Schweizer soll deutsche Steuerfahnder ausspioniert haben

Bern - War er in Sachen Steuerdaten als Doppelagent tätig? Gegen den unter Spionageverdacht in Deutschland festgenommenen Schweizer wird Medienberichten zufolge auch in der Schweiz ermittelt.
Dem 54-Jährigen werde vorgeworfen, vermeintliche Schweizer Bankdaten an Deutsche verkauft zu haben, wie sein Schweizer Anwalt Valentin Landmann am Montag dem Schweizer Fernsehen SRF sagte. «Daniel M. wurde damals in einer Agent-Provocateur-Aktion von Deutschen angesprochen und ist bis zu einem gewissen Grad auf diese Angebote eingegangen.» Sein Mandant habe aber keinerlei gültige Bankdaten aus der Schweiz geliefert. Als Agent Provokateur wird jemand bezeichnet, der - meist im Auftrag eines Staates - Dritte zu rechtswidrigen Handlungen animieren soll.
Zu den Vorwürfen in Deutschland sagte der Anwalt: «Daniel M. wird beschuldigt, für den schweizerischen Nachrichtendienst deutsche Steuerfahnder ermittelt zu haben, die illegal in der Schweiz tätig waren. Und zwar im Zusammenhang mit der Affäre um CDs mit Schweizer Bankdaten, die an deutsche Steuerbehörden verkauft worden sein sollen.»
Ob der Schweizer Nachrichtendienst NDB tatsächlich der Auftraggeber war, sagte der Anwalt nicht, aber: «Daniel M. hat solche Ermittlungen mit Sicherheit nicht aus Hobbygründen getätigt.» Sein Mandant sei als Sicherheitsberater vor allem im Finanzbereich tätig.
Am Dienstag war die Botschafterin der Schweiz zu einem Gespräch ins Auswärtige Amt gebeten worden.

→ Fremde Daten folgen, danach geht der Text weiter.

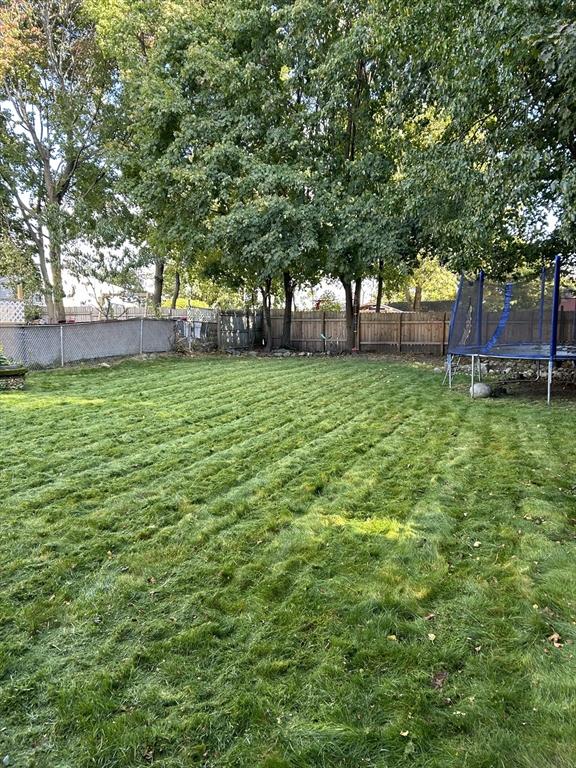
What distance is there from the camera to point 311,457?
4.25 meters

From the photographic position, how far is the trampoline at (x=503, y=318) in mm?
7863

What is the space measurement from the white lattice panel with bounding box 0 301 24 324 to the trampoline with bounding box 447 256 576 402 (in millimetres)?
10425

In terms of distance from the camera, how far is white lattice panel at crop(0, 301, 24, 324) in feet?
40.0

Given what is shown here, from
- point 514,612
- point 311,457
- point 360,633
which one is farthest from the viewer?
point 311,457

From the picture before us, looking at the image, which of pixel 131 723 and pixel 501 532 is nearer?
pixel 131 723

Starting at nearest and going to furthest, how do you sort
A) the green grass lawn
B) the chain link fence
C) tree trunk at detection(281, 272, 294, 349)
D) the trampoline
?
the green grass lawn → the trampoline → the chain link fence → tree trunk at detection(281, 272, 294, 349)

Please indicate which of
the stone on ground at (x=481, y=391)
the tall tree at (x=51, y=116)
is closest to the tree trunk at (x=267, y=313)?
the tall tree at (x=51, y=116)

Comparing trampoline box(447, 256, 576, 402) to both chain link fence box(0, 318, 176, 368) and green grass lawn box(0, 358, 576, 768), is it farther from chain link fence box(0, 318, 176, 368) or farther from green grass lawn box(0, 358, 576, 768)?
chain link fence box(0, 318, 176, 368)

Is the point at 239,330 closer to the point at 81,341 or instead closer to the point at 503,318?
the point at 81,341

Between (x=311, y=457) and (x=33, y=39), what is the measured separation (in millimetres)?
13712

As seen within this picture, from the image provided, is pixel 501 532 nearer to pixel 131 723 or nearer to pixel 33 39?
pixel 131 723

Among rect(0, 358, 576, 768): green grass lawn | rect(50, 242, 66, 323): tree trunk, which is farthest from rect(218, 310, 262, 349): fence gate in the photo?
rect(0, 358, 576, 768): green grass lawn

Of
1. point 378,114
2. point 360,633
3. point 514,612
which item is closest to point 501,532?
point 514,612

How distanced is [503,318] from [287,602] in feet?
24.0
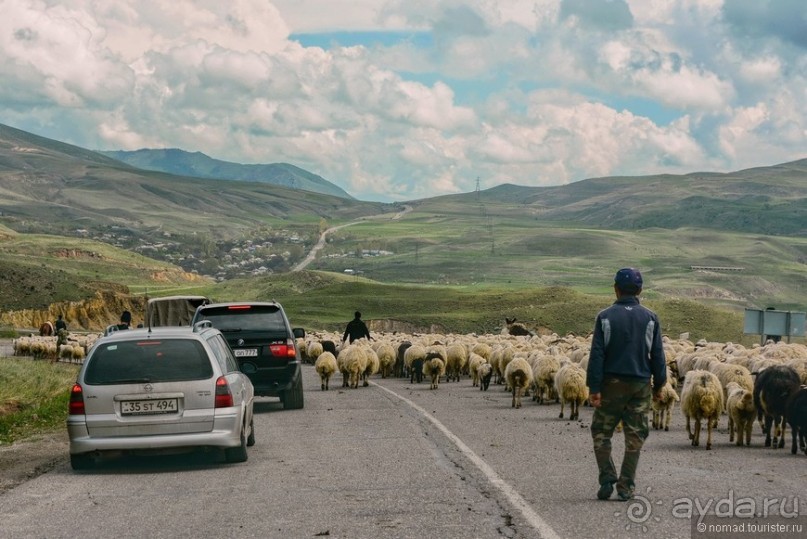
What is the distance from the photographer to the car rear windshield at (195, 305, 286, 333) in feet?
68.4

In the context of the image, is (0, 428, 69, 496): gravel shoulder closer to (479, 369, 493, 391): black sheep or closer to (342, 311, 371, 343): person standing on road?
(479, 369, 493, 391): black sheep

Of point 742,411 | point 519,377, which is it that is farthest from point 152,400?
point 519,377

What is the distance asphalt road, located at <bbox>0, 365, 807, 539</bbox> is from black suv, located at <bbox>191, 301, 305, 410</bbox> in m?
3.39

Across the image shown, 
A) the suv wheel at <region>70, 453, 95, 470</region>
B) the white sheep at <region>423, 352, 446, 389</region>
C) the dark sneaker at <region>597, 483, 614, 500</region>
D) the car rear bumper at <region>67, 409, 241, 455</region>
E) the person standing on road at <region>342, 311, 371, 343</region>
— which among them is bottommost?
the suv wheel at <region>70, 453, 95, 470</region>

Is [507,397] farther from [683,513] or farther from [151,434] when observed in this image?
[683,513]

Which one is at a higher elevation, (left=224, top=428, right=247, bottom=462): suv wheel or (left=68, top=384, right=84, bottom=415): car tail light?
(left=68, top=384, right=84, bottom=415): car tail light

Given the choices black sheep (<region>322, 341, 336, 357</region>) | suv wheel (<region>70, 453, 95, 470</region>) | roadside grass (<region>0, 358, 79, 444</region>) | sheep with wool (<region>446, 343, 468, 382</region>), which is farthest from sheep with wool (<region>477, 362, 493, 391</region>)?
suv wheel (<region>70, 453, 95, 470</region>)

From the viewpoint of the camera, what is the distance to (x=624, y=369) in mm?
10383

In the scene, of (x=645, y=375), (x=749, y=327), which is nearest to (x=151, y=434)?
(x=645, y=375)

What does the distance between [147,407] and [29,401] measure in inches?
533

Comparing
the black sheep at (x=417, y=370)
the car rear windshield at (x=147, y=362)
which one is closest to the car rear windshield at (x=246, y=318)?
the car rear windshield at (x=147, y=362)

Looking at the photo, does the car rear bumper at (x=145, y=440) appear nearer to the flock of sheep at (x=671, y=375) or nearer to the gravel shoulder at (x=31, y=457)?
the gravel shoulder at (x=31, y=457)

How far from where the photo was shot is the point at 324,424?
18.3 m

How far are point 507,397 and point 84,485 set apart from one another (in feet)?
46.3
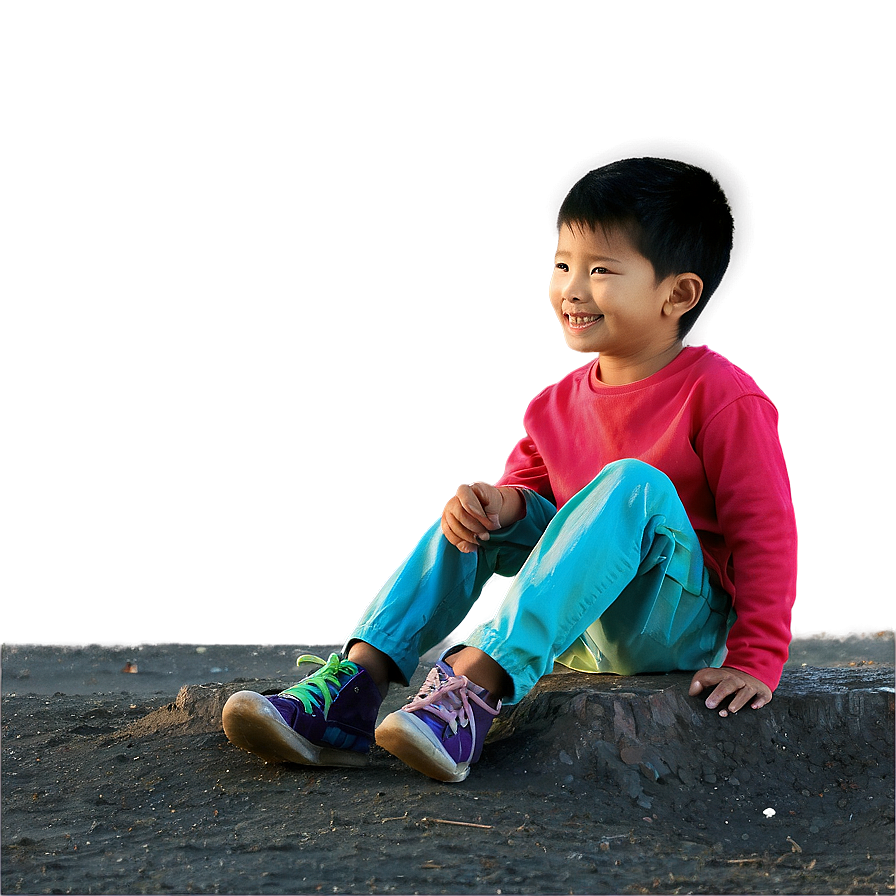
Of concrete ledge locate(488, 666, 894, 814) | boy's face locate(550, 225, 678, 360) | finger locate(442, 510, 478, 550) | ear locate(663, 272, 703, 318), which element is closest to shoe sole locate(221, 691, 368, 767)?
concrete ledge locate(488, 666, 894, 814)

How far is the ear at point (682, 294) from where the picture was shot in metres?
1.71

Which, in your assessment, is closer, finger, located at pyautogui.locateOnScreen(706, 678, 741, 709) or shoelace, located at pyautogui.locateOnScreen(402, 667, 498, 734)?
shoelace, located at pyautogui.locateOnScreen(402, 667, 498, 734)

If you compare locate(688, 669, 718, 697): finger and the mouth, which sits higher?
the mouth

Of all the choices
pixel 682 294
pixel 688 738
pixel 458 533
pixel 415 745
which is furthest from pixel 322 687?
pixel 682 294

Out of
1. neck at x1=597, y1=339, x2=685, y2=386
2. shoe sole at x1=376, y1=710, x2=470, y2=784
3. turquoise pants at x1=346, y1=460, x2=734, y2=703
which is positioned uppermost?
neck at x1=597, y1=339, x2=685, y2=386

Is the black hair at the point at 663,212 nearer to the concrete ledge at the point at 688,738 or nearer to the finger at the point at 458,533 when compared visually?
the finger at the point at 458,533

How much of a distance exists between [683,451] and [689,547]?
0.17m

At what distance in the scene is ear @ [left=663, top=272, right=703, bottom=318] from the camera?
1715 millimetres

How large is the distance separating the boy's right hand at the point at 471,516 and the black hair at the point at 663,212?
46cm

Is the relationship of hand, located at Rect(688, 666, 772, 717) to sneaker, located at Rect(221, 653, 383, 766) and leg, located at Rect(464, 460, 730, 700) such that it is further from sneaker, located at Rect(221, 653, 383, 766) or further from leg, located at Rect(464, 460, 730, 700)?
sneaker, located at Rect(221, 653, 383, 766)

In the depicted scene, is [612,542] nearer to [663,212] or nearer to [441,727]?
[441,727]

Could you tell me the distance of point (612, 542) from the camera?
1.47 meters

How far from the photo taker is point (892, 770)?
1.60 m

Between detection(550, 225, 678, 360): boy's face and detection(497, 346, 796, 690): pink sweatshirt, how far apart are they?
9 centimetres
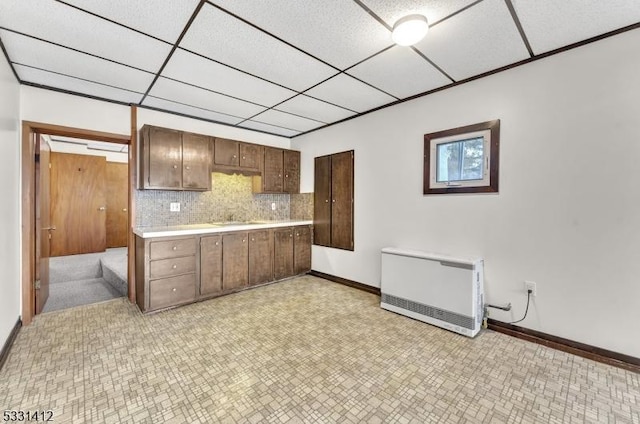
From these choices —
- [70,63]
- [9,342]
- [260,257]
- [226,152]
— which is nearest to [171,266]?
[260,257]

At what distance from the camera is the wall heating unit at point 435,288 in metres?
2.65

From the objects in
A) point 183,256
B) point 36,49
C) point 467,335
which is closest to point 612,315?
point 467,335

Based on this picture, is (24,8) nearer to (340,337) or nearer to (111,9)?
(111,9)

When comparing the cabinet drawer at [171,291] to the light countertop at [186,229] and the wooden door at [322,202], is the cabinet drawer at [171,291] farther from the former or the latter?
the wooden door at [322,202]

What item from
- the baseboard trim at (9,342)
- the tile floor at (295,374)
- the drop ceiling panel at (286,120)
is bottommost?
the tile floor at (295,374)

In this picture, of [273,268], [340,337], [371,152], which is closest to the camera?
[340,337]

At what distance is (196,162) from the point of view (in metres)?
3.81

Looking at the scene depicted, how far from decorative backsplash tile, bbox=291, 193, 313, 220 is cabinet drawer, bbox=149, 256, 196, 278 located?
211 centimetres

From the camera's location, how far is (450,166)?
122 inches

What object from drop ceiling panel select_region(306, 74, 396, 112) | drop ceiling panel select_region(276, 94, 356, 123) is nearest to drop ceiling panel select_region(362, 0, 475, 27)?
drop ceiling panel select_region(306, 74, 396, 112)

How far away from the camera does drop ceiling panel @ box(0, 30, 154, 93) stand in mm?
2225

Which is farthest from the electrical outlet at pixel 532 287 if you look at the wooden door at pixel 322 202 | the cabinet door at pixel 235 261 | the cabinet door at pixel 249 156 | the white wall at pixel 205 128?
the white wall at pixel 205 128

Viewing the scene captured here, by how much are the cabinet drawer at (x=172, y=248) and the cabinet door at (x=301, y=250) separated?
1.67 m

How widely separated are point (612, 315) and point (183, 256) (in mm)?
4195
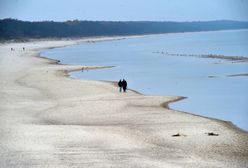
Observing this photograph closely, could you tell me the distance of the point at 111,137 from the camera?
20500mm

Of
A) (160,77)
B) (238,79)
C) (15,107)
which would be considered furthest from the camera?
(160,77)

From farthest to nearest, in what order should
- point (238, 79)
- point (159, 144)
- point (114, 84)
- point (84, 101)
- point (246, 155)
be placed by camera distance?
point (238, 79) < point (114, 84) < point (84, 101) < point (159, 144) < point (246, 155)

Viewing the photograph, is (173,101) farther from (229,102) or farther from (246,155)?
(246,155)

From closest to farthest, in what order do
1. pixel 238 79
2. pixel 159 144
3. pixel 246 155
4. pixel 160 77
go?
pixel 246 155 < pixel 159 144 < pixel 238 79 < pixel 160 77

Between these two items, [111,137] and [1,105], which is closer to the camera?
[111,137]

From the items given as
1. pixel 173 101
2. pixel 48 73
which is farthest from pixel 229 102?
pixel 48 73

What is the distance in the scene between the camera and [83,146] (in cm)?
1886

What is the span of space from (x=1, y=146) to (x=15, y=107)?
35.3 ft

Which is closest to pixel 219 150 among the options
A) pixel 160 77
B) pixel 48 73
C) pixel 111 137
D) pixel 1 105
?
pixel 111 137

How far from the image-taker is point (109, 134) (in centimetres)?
→ 2114

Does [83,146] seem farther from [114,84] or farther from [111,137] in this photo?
[114,84]

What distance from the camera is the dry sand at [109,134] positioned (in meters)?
17.0

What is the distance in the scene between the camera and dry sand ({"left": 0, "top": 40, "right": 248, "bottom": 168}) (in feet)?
55.9

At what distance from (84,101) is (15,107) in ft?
15.3
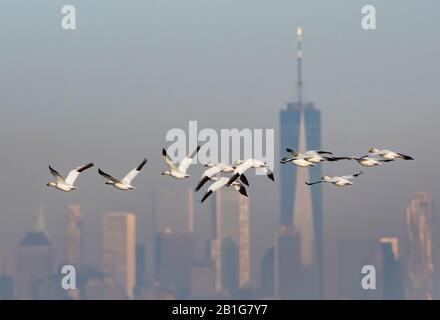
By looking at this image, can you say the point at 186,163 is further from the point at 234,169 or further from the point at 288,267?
the point at 288,267

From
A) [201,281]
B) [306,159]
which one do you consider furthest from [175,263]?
[306,159]

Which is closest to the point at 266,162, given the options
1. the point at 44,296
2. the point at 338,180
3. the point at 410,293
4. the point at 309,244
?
the point at 338,180

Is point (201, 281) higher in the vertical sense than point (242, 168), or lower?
lower

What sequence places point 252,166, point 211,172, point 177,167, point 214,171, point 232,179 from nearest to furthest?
point 232,179 < point 252,166 < point 211,172 < point 214,171 < point 177,167

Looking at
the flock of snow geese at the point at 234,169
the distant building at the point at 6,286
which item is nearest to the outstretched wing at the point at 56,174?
the flock of snow geese at the point at 234,169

Aus dem Außenministerium in Berlin hieß es, auf Bitten von Bundesaußenminister Sigmar Gabriel (SPD) habe Staatssekretär Walter Lindner mit der Diplomatin gesprochen. Er habe "im Interesse der deutsch-schweizerischen Freundschaft Aufklärung über den Fall" erbeten.
Strafverfahren eröffnet
Die Bundesanwaltschaft hatte die Festnahme des Schweizers "wegen mutmaßlicher geheimdienstlicher Agententätigkeit" für "den Geheimdienst einer fremden Macht" am Freitag mitgeteilt, sich aber nicht zu den Hintergründen geäußert. Nordrhein-Westfalens Ministerpräsidentin Hannelore Kraft sprach von einem Skandal, sollten die Vorwürfe sich bewahrheiten.
Mehrere Bundesländer, darunter Nordrhein-Westfalen, Baden-Württemberg, Niedersachsen und Rheinland-Pfalz, hatten seit Januar 2006 sogenannte Steuersünder-CDs aus der Schweiz und Liechtenstein gekauft. Dies sorgte für Verstimmungen in den Beziehungen zwischen Deutschland und der Schweiz.
Die Schweizer Bundesanwaltschaft bestätigte der Deutschen Presse-Agentur, dass 2015 ein Strafverfahren wegen des Verdachts des wirtschaftlichen Nachrichtendienstes gegen den Mann eröffnet wurde. Zum Stand des laufenden Verfahrens gab es keine Stellungnahme.